YOUR ASSIGNMENT: List every person named in the text on Conservative Party factions.
[TEXT SECTION]
Although it may seem preposterous for such genteel figures as Jacob Rees-Mogg to suggest that they somehow class as “made men”, the idea of Conservative factions having Mob equivalence is not new. Most notably, back in 1974 the faction plotting to oust Edward Heath as party leader and replace him with Margaret Thatcher was dubbed “The Milk Street Mafia”.
Keeping track of Conservative Party factions is about as easy as herding coke addled cats on a recently resurfaced ice-rink. Still, there is an election coming, and these fractious factions will be fighting tooth and nail to ensure that their hobby-horse policies feature in some shape or form. So, let us have a go at identifying as many as we can of the current cabals.
There is no official list of the Five Families factions, and I have seen at least seven proposed as members, but the first five listed below are those most often cited.
1 European Research Group (ERG)
Although it has at times seemed able to call on 80 or even 100 Commons votes, the European Research Group (ERG) membership is looking rather smaller than it once did: one recent estimate was more like 30.
This is partly due to the fact that some of its greedy members decided to apply for their ERG annual subscriptions to be refunded via MPs’ expenses claims, and were “outed” by the parliamentary authorities, and it would seem that a lot of those 80-plus ERGonauts were not too keen on seeing their names on a public list. You can, though, still expect to see them all filing into the same voting lobby at crucial moments, so the group remains potent.
The ERG is composed of people who describe themselves as “Eurosceptics”, which seems something of a misnomer. Their minds have always been thoroughly made up about the European Union (they hate it) so it is hard to see where there is any scepticism involved.
ERG power was at its peak between the 2016 referendum and Brexit actually coming into force, a time when they could make negotiations with the EU as difficult as possible. In stymying Prime Minister Theresa May over Europe at every opportunity, they effectively killed off her premiership.
[/TEXT SECTION]
[DATASET EXTRACT]
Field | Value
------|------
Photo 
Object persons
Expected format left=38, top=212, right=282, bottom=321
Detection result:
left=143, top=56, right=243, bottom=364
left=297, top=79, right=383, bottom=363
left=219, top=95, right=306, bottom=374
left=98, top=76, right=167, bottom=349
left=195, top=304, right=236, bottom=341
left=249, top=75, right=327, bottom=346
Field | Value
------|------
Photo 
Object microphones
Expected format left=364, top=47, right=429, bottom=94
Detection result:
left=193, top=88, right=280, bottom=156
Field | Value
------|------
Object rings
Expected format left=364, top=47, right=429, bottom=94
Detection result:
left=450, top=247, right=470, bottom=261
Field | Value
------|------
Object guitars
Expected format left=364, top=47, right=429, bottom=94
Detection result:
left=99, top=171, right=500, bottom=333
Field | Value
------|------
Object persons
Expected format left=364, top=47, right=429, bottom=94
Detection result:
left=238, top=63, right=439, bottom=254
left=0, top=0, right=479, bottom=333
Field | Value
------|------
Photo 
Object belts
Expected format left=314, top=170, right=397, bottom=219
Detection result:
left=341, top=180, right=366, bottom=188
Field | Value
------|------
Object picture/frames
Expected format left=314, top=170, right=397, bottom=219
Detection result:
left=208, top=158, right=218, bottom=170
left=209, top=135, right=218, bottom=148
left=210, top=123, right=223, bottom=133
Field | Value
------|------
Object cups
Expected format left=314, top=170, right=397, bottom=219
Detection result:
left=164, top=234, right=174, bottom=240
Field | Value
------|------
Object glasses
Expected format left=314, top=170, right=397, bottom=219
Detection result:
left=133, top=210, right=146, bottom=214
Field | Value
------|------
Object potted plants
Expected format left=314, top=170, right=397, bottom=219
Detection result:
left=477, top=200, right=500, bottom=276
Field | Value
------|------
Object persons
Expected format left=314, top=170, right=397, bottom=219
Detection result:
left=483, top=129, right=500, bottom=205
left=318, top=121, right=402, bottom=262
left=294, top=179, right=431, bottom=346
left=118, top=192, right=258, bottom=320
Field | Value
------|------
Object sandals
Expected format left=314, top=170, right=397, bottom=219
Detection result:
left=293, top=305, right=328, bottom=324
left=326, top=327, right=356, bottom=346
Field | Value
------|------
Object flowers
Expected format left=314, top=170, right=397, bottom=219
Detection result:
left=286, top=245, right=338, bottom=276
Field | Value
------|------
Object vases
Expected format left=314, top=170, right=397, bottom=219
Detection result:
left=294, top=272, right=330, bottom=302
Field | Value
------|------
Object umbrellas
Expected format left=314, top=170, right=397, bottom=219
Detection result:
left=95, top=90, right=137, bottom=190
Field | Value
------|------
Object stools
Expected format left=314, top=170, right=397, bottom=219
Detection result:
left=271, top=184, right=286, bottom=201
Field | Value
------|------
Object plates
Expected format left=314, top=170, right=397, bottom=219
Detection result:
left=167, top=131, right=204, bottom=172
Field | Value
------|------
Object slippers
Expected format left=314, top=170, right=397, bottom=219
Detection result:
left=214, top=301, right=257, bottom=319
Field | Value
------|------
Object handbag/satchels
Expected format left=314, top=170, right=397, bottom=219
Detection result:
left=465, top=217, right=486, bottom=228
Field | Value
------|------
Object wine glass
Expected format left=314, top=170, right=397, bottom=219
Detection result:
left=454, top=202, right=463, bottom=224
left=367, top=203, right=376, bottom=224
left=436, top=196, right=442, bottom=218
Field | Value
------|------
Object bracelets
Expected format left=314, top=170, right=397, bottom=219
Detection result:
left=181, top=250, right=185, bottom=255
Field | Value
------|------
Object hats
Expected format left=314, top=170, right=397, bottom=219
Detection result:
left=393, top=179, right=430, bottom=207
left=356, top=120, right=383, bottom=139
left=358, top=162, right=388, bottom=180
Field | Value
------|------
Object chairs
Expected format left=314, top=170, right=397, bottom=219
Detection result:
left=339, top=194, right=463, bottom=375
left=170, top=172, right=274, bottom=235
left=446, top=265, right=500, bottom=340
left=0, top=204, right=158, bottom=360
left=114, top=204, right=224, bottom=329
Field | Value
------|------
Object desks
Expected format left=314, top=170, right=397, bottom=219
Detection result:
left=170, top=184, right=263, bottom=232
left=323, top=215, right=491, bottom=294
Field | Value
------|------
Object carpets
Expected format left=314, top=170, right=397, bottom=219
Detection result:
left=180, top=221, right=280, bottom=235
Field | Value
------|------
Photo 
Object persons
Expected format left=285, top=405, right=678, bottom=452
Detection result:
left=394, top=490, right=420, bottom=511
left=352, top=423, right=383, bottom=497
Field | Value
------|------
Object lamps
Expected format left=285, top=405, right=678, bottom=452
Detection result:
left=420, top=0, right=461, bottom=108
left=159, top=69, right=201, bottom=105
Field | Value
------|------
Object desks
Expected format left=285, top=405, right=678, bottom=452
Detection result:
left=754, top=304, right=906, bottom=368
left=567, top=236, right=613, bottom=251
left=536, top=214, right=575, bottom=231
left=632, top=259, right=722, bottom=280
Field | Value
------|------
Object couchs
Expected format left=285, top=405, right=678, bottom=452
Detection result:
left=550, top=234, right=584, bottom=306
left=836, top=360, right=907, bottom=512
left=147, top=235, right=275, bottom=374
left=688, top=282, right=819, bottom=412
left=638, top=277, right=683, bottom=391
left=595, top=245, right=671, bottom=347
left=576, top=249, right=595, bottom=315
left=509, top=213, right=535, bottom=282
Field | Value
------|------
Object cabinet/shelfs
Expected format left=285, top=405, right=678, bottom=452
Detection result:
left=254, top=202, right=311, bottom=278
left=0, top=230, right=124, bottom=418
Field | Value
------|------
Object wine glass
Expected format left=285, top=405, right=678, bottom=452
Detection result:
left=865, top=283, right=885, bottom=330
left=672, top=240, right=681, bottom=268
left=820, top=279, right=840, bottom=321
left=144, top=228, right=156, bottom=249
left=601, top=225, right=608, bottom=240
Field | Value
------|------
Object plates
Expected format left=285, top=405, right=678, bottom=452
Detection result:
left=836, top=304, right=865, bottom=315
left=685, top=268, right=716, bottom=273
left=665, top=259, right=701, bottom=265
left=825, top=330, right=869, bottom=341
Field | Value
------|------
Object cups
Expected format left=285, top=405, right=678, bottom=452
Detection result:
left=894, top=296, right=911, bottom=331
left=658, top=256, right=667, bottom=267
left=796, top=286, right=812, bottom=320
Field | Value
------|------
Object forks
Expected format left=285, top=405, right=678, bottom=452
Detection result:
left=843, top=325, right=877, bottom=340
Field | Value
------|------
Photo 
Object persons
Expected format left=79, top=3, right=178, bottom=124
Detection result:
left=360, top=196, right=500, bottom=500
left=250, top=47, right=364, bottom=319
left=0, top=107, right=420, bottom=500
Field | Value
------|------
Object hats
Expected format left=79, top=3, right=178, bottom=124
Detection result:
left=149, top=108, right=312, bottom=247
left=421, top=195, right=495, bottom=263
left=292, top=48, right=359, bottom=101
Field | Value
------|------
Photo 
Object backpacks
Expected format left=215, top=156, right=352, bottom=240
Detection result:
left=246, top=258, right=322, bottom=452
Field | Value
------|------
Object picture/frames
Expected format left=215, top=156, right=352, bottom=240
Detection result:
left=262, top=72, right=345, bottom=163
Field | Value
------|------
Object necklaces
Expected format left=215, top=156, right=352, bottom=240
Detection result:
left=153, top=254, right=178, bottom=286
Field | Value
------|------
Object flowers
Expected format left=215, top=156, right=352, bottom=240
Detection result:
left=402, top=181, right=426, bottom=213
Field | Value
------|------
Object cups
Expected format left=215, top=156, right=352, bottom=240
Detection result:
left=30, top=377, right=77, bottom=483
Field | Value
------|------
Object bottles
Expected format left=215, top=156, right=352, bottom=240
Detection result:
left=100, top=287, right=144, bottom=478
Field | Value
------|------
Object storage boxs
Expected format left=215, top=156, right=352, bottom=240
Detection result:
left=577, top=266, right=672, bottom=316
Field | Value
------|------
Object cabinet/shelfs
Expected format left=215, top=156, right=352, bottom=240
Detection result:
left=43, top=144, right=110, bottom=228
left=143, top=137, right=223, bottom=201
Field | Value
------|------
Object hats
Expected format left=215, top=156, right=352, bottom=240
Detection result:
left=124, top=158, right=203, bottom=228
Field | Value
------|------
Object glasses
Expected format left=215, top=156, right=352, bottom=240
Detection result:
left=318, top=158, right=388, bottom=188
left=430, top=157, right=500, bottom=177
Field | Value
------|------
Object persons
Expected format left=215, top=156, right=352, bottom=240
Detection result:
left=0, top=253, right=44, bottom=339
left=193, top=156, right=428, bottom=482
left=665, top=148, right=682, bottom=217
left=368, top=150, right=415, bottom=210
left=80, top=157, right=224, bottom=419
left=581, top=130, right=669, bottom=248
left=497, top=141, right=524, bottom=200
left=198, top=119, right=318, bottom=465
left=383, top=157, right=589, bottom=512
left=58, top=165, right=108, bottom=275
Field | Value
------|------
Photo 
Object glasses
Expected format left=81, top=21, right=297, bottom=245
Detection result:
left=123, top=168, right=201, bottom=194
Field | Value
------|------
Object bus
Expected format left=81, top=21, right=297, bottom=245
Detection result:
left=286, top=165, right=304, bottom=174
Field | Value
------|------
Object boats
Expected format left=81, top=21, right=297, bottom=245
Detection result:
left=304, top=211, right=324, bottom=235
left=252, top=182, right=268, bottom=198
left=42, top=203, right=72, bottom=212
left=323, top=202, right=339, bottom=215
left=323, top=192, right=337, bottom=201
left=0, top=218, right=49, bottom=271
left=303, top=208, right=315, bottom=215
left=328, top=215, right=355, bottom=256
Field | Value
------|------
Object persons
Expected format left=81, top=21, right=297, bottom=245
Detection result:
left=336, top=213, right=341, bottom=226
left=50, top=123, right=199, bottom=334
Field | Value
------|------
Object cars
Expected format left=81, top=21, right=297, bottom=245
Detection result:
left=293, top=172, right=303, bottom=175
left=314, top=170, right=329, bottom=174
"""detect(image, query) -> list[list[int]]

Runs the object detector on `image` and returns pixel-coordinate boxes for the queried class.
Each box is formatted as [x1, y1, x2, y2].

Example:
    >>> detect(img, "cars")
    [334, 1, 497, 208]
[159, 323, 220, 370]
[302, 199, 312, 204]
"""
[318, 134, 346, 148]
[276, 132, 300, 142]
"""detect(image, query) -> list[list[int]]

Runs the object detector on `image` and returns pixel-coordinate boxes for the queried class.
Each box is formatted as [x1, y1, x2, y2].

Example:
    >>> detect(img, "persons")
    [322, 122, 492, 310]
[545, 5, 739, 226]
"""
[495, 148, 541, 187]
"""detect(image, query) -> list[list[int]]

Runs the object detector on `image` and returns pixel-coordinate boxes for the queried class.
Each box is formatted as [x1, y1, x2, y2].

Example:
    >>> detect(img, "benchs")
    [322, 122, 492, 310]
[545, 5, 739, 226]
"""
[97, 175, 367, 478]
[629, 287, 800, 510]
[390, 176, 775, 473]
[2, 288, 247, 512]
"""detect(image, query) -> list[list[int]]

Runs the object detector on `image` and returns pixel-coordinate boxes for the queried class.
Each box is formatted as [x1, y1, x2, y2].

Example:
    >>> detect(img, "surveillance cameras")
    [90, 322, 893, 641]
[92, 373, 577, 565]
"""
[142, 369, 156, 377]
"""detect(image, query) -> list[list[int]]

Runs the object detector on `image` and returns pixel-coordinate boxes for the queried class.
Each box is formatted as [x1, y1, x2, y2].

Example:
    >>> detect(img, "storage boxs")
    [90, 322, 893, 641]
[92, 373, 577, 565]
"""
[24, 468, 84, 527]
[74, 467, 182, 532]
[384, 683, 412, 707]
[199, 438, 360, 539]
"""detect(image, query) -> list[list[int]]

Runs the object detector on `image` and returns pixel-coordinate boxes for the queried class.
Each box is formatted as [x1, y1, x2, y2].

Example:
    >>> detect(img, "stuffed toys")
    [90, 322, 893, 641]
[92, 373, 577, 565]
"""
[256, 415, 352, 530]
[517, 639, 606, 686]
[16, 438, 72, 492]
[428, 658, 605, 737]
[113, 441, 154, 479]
[/DATASET EXTRACT]
EXERCISE ANSWER: Jacob Rees-Mogg, Edward Heath, Margaret Thatcher, Theresa May